Cercados por las aguas putrefactas
El barrio La Torquigua, en la localidad de Engativá, está cercado por la tragedia. Por un lado está la calle principal desbordada de aguas negras de alcantarilla, que se rebosan por un sistema público a todas luces ineficaz que no es capaz de aguantar tanto aguacero. Y por el otro, el potrero, convertido en putrefacto humedal, invadido por el río Bogotá, que no ha podido secarse.
La fuerte ola invernal. Cuatro palabras que se dicen fácil, pero que son padecidas cada minuto en este popular sector vecino a una de las pistas principales del aeropuerto Eldorado.
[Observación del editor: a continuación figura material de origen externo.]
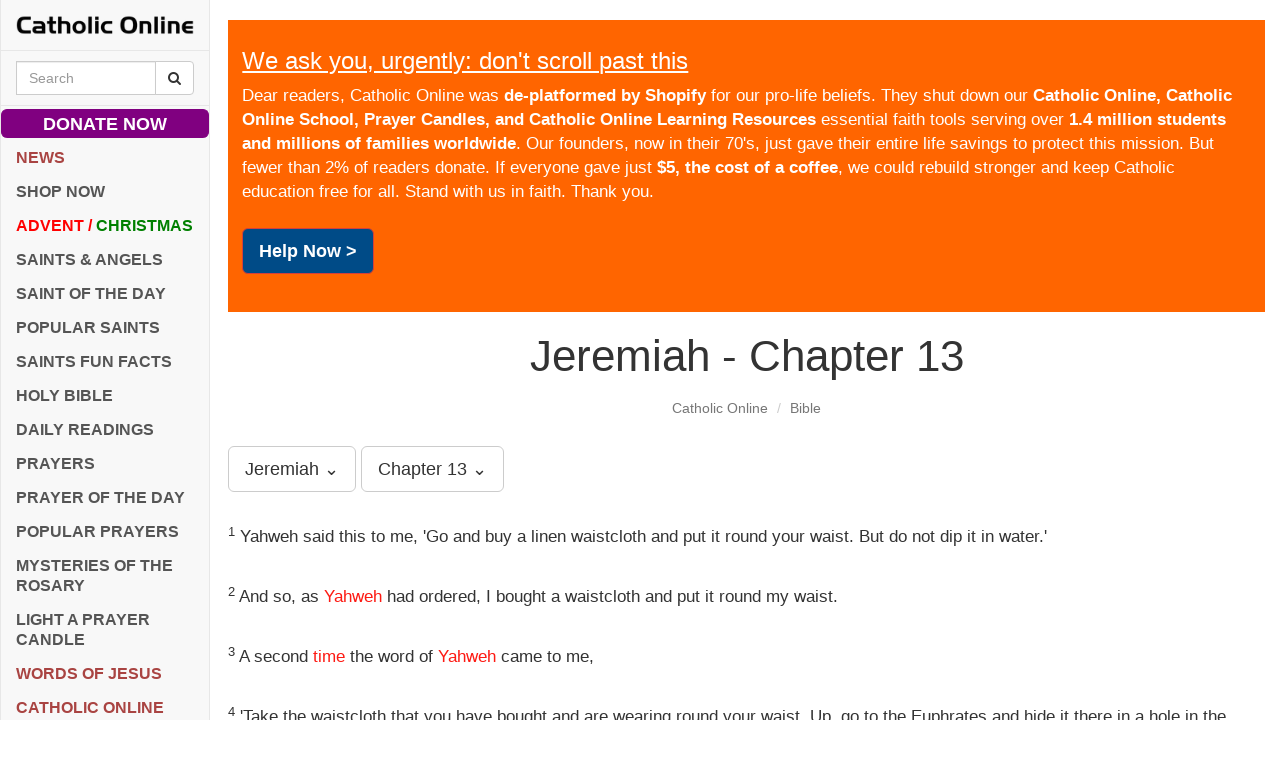

--- FILE ---
content_type: text/html; charset=utf-8
request_url: https://www.google.com/recaptcha/api2/aframe
body_size: 268
content:
<!DOCTYPE HTML><html><head><meta http-equiv="content-type" content="text/html; charset=UTF-8"></head><body><script nonce="PwuZDsBDD27g5BgXhWDN0Q">/** Anti-fraud and anti-abuse applications only. See google.com/recaptcha */ try{var clients={'sodar':'https://pagead2.googlesyndication.com/pagead/sodar?'};window.addEventListener("message",function(a){try{if(a.source===window.parent){var b=JSON.parse(a.data);var c=clients[b['id']];if(c){var d=document.createElement('img');d.src=c+b['params']+'&rc='+(localStorage.getItem("rc::a")?sessionStorage.getItem("rc::b"):"");window.document.body.appendChild(d);sessionStorage.setItem("rc::e",parseInt(sessionStorage.getItem("rc::e")||0)+1);localStorage.setItem("rc::h",'1766993629324');}}}catch(b){}});window.parent.postMessage("_grecaptcha_ready", "*");}catch(b){}</script></body></html>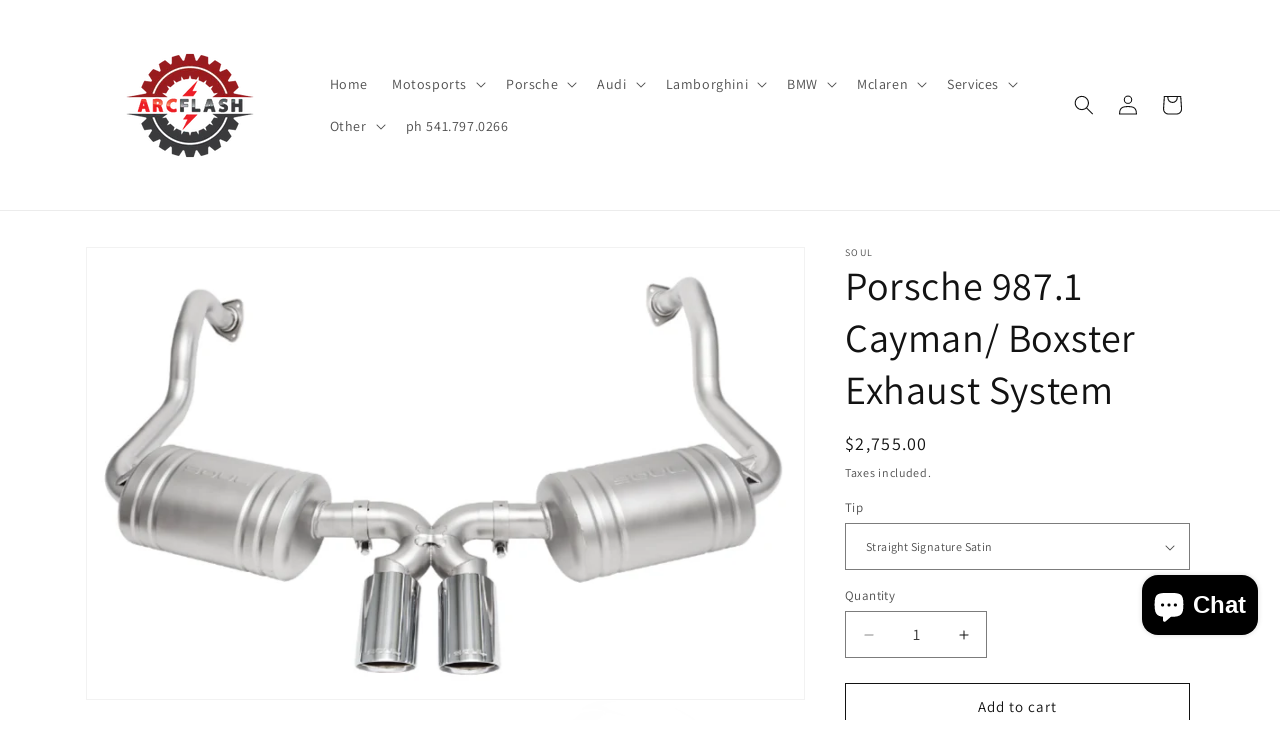

--- FILE ---
content_type: application/javascript; charset=utf-8
request_url: https://api.getcontactwidget.com/embed.js?shop=arflashed.myshopify.com
body_size: -65
content:
(function(a,l,v,i,s){
  a._ContactWidgett = [];
  a.ContactWidget = function() {
    var n = Array.prototype.slice.call(arguments);
    a._ContactWidgett.push(n);
  }
  a.cw_config={cw_id:"hvtX52pY"};
  i=l.getElementsByTagName('head')[0];
  s=l.createElement('script');s.async=1;
  s.src=v;
  i.appendChild(s);
})(window,document,'https://getcontactwidget.com/contactwidget-0.0.1.js');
Precisamente, esta cercanía podría convertirse en otro de los dramas que rodean el lugar. El potrero, que se convirtió en una negra laguna, empezó a inundar la pista del aeropuerto (que ayer operó con normalidad) y allí, para evitarlo, comenzaron trabajos de control con cinco motobombas para devolver las aguas, lo que a la postre termina por llenar aún más el terreno pegado al barrio.
Al menos eso aseguran los habitantes del sector Marco Antonio Serrano y Flor Garzón, quienes dicen haber visto a lo lejos los trabajos de las máquinas. “Por donde pisemos encontramos humedad y malos olores, y esta es la hora en la que no hemos visto a la autoridad”.